There is also the Ozone House – a crisis support and housing agency for youth who have run away, become homeless or found themselves in unsafe or unstable situations. Volunteers can help out around the house or work the crisis hotline after a two-week intensive training program. The next volunteer training date is right around the corner on Jan. 9 – perfect timing for anyone who wants to make good on that New Year’s resolution.
Or if you think you’re better off working with kids, SOS Community Services runs the Time 4 Tots program – a daycare center that provides a safe, nurturing environment for homeless children from infancy through preschool while their parents are searching for housing or employment or getting treatment for substance abuse.
These are just a few of the many organizations that need student volunteers. If you want a complete list, just go on www.volunteer-connection.org and you’ll find a directory of all community service opportunities in Ann Arbor. The possibilities are endless.
As for day-to-day interaction with people living in poverty, it’s easy to become desensitized when walking to and from Angell Hall. When I visited the Delonis center earlier this week, I asked volunteer coordinator Jennifer Crippin what she does when panhandlers ask for money: “Whether you give a dollar or not,” she said, “passing along information about the shelter in your neighborhood is important.” It’s a personal choice whether or not to give, but pointing a person in the right direction (in this case, toward the Delonis Center) could make a world of difference.
Time, however, can be a more valuable currency than money. Interaction fosters understanding, and in working closely with the homeless community we can begin to breakdown stereotypes surrounding homelessness in Ann Arbor. As most will find in their first few hours of volunteering, these people are not stereotypes or statistics. Shelter director Ruth Shabazz said it well: “The challenge in life is to get beyond stereotypes and get to know people as people.”
Maybe we should put that on our New Year’s resolution list too – right above volunteering time in Ann Arbor next semester.
═══
Please explain, in one to three sentences, why the piece on volunteering in Ann Arbor says time can be a more valuable currency than money.

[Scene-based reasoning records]
═══
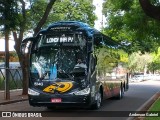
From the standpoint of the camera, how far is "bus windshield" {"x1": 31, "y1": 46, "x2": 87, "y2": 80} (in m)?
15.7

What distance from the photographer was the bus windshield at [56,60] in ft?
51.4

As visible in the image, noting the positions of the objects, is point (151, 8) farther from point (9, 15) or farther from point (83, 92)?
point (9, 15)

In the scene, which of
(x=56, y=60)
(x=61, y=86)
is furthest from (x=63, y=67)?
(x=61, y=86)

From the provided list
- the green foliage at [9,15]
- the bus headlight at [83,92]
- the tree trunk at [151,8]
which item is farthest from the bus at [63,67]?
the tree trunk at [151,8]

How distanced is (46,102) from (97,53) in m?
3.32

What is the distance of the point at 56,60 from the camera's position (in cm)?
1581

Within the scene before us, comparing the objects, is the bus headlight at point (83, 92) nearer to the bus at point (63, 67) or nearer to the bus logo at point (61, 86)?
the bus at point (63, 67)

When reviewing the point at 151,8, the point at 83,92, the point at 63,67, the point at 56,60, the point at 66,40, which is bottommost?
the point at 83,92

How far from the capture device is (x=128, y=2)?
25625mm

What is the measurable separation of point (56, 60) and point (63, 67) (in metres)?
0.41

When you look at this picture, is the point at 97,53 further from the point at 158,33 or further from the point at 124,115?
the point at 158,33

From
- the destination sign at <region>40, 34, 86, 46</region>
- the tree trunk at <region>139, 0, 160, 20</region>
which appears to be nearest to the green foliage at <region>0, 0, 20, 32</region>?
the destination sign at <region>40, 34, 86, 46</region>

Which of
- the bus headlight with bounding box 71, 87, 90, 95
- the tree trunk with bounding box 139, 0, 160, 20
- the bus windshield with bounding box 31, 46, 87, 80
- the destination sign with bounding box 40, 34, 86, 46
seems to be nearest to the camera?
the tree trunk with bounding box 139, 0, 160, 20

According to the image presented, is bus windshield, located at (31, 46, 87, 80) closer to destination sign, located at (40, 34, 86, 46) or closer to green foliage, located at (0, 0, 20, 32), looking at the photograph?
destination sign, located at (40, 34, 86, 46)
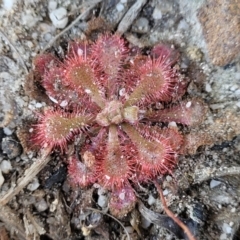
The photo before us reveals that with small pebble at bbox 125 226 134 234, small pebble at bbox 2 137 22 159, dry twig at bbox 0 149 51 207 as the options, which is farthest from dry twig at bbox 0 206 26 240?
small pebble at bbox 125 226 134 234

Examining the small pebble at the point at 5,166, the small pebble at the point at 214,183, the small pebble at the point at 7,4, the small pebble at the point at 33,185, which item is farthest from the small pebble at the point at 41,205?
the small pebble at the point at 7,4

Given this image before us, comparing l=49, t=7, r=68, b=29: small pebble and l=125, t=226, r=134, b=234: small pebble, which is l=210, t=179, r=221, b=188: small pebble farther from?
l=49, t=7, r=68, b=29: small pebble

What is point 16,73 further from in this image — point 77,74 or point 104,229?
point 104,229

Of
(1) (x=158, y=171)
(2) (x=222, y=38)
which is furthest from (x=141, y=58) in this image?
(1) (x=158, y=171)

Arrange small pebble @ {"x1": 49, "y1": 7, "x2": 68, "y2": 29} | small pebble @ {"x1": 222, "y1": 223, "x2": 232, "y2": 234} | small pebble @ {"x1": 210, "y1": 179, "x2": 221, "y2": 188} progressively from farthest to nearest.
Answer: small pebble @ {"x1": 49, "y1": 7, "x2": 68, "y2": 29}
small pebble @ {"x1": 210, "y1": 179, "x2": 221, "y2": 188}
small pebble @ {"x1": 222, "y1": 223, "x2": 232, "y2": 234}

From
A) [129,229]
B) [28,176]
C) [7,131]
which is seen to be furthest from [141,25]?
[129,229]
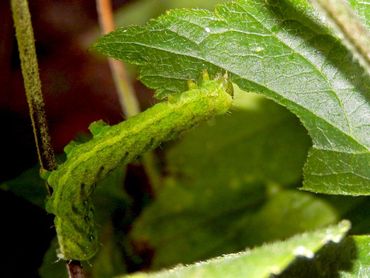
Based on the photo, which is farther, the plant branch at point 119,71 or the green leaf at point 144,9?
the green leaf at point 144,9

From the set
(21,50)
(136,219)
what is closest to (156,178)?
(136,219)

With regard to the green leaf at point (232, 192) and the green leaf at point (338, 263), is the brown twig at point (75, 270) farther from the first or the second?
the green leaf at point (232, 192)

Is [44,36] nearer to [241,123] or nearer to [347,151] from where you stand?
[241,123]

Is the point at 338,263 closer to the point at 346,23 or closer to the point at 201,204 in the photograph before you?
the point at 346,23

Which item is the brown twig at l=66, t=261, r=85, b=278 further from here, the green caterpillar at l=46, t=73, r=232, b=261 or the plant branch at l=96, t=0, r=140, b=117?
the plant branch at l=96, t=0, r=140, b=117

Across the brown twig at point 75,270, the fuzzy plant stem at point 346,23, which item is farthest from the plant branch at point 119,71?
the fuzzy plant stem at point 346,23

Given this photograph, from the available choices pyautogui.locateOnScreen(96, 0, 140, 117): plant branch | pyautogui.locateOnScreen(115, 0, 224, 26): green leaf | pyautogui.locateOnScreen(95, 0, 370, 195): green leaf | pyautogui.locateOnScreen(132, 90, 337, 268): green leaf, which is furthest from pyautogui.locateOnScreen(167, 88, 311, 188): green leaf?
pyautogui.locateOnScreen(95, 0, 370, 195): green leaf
═══
EXERCISE ANSWER: Working closely with the homeless community brings interaction, and interaction fosters understanding. That understanding lets volunteers begin to break down stereotypes surrounding homelessness in Ann Arbor and see the people there as people rather than stereotypes or statistics.